Short descriptive text snippets:
....................

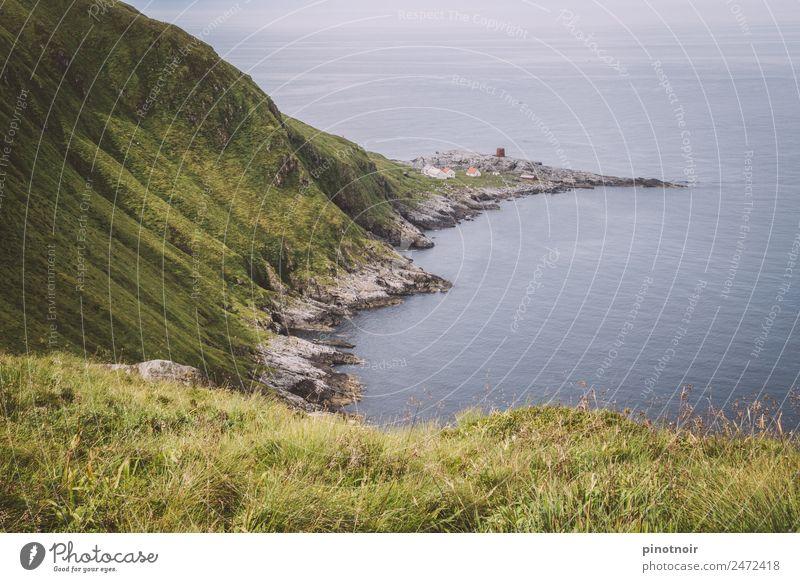 Küste von Runde in Norwegen Ferien & Urlaub & Reisen Insel wandern Natur Landschaft Wasser Horizont Gras Bucht Meer Menschenleer natürlich grün ruhig Europa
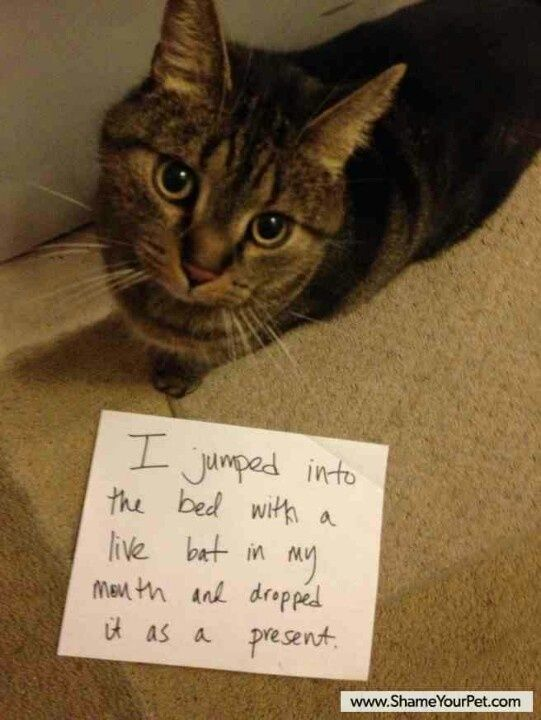 The best of cat shaming - Part 7 - FB TroublemakersFB Troublemakers
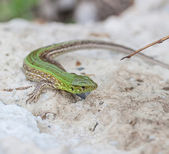Green lizard in the nature — Stock Photo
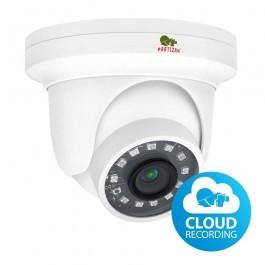 IP видеокамера Partizan IPD-2SP-IR SDM v1.0 Cloud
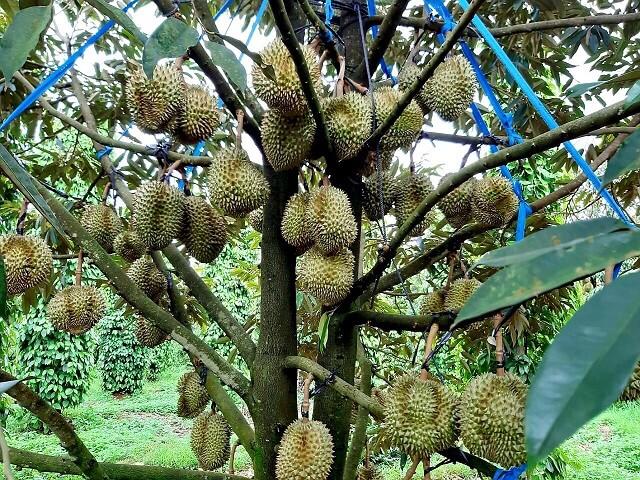 Hệ thống tưới nhỏ giọt trong sự phát triển của cây sầu riêng
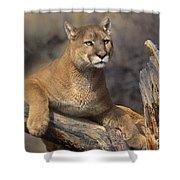 Mountain Lion Felis Concolor Shower Curtain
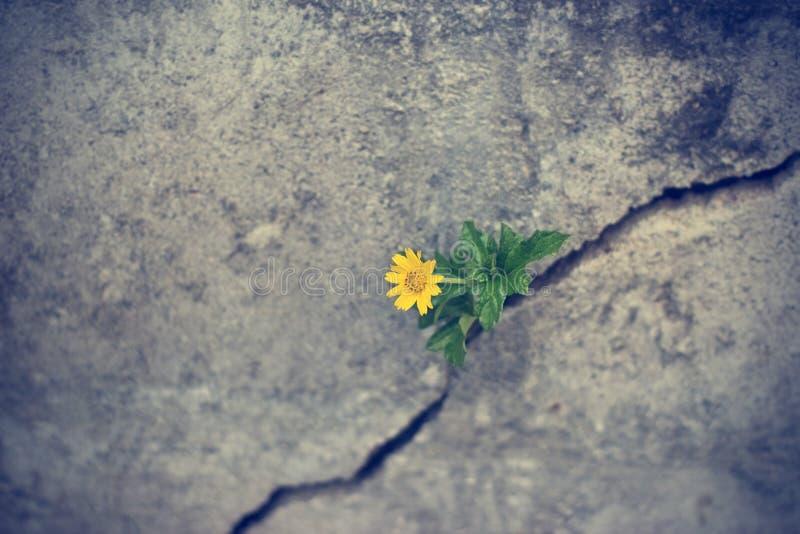 Желтое растущее цветка на великолепной стене grunge стоковое фото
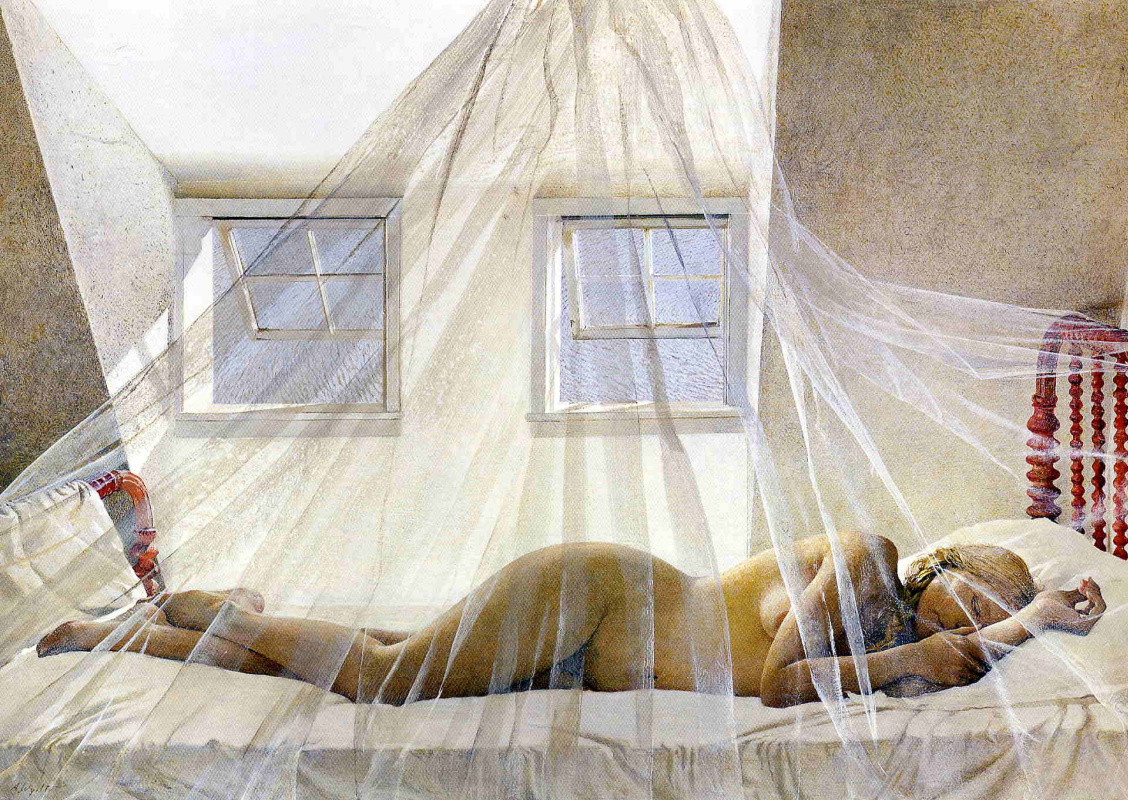 """Andrew Wyeth. Daydreams (from the series """"Helga"""")"""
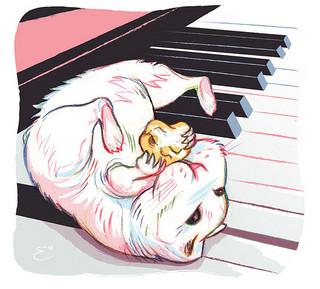 Exclusiva: no creo que vaya a ser pianista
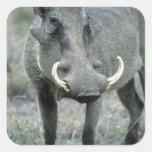Warthog Phacochoerus africanus) Masai Mara Sticker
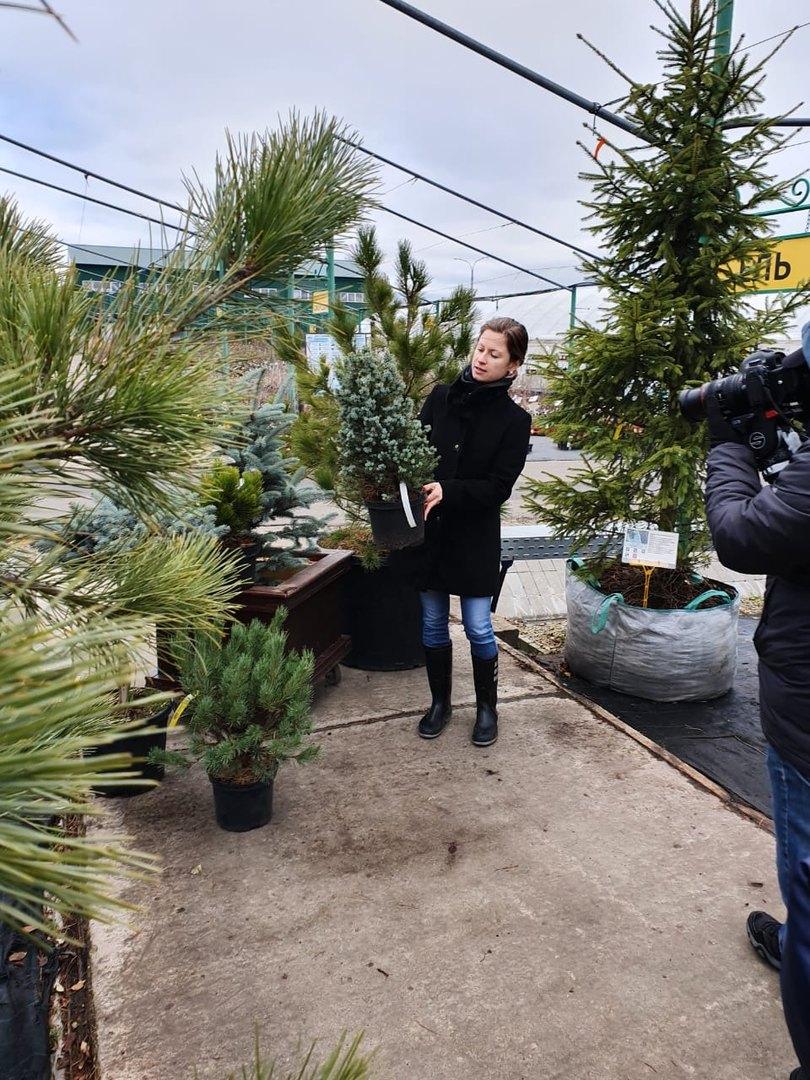 Как выбрать новогоднее дерево, которое не придется выбрасывать после праздника?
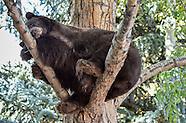 Aspen Bears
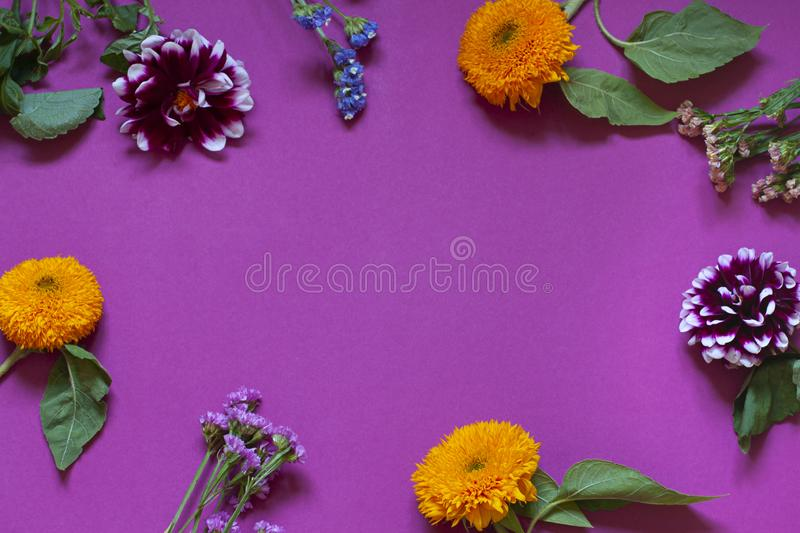 Autumn seasonal flowers flat lay on the purple background. stock images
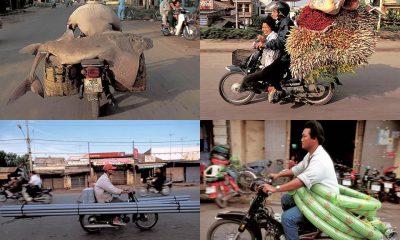Honda Cub Transportation - mini4temps.fr
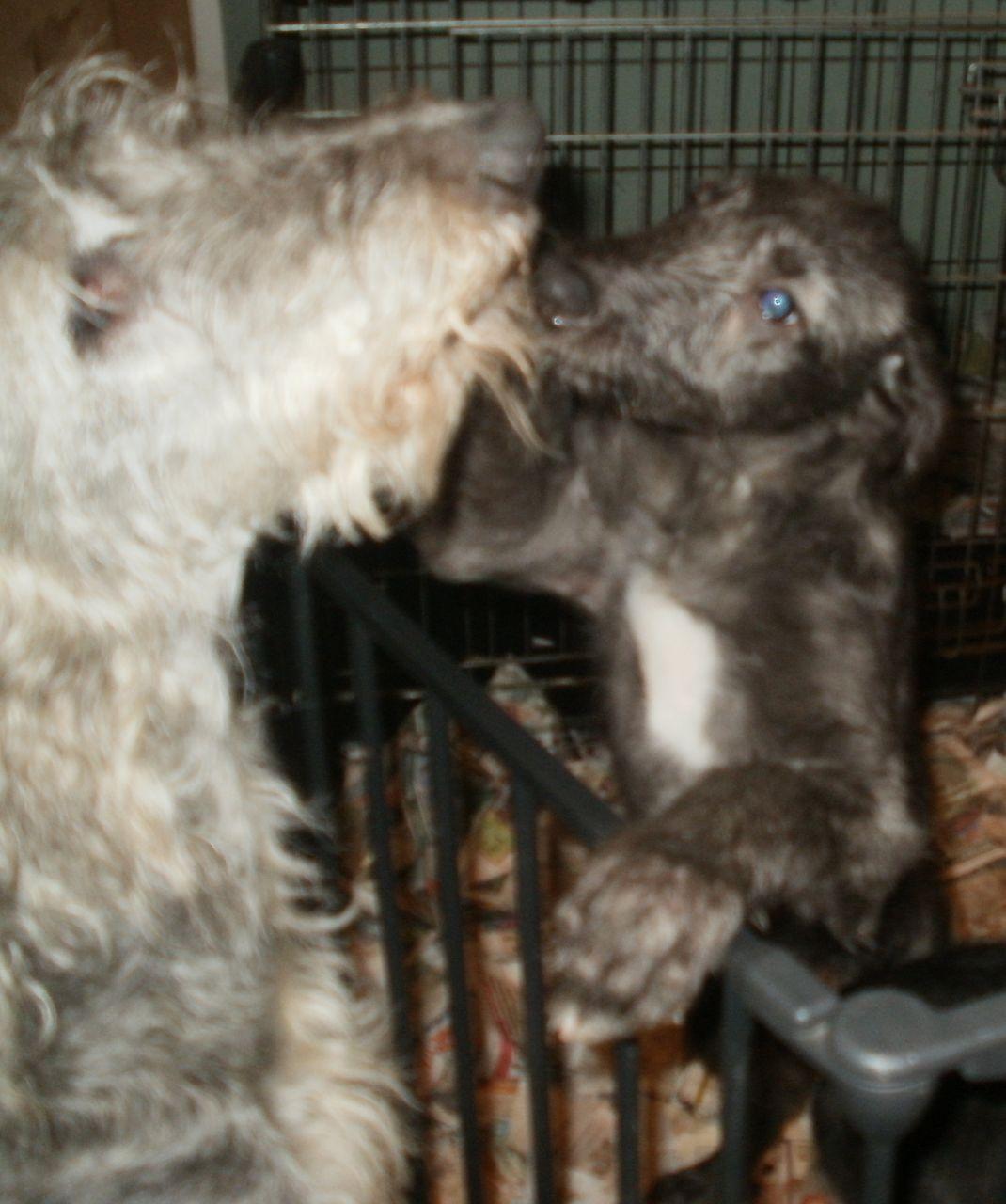 Scottish Deerhound Puppies: Scottish Quality Scottish Deerhound Puppies Lifton Breed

....................

- GOAL OF THE EXERCISE:
Your answer must be the exact lines from the records above, from the one containing "Желтое растущее цветка" through the one containing "Autumn seasonal flowers", both included, with every picture left out.

- TASK RESPONSE:
 Желтое растущее цветка на великолепной стене grunge стоковое фото
 """Andrew Wyeth. Daydreams (from the series """"Helga"""")"""
 Exclusiva: no creo que vaya a ser pianista
Warthog Phacochoerus africanus) Masai Mara Sticker
 Как выбрать новогоднее дерево, которое не придется выбрасывать после праздника?
 Aspen Bears
 Autumn seasonal flowers flat lay on the purple background. stock images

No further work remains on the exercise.